Provided material:
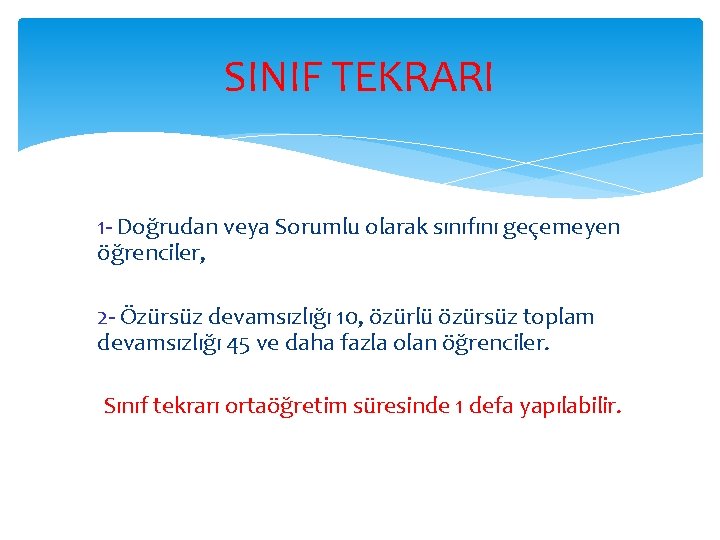 SINIF TEKRARI

1- Doğrudan veya Sorumlu olarak sınıfını geçemeyen öğrenciler,

2- Özürsüz devamsızlığı 10, özürlü özürsüz toplam devamsızlığı 45 ve daha fazla olan öğrenciler.

Sınıf tekrarı ortaöğretim süresinde 1 defa yapılabilir.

Exercise goal: When a line in the material above holds the word "öğrenciler", copy that line.

Solution for this problem:
1- Doğrudan veya Sorumlu olarak sınıfını geçemeyen öğrenciler,
2- Özürsüz devamsızlığı 10, özürlü özürsüz toplam devamsızlığı 45 ve daha fazla olan öğrenciler.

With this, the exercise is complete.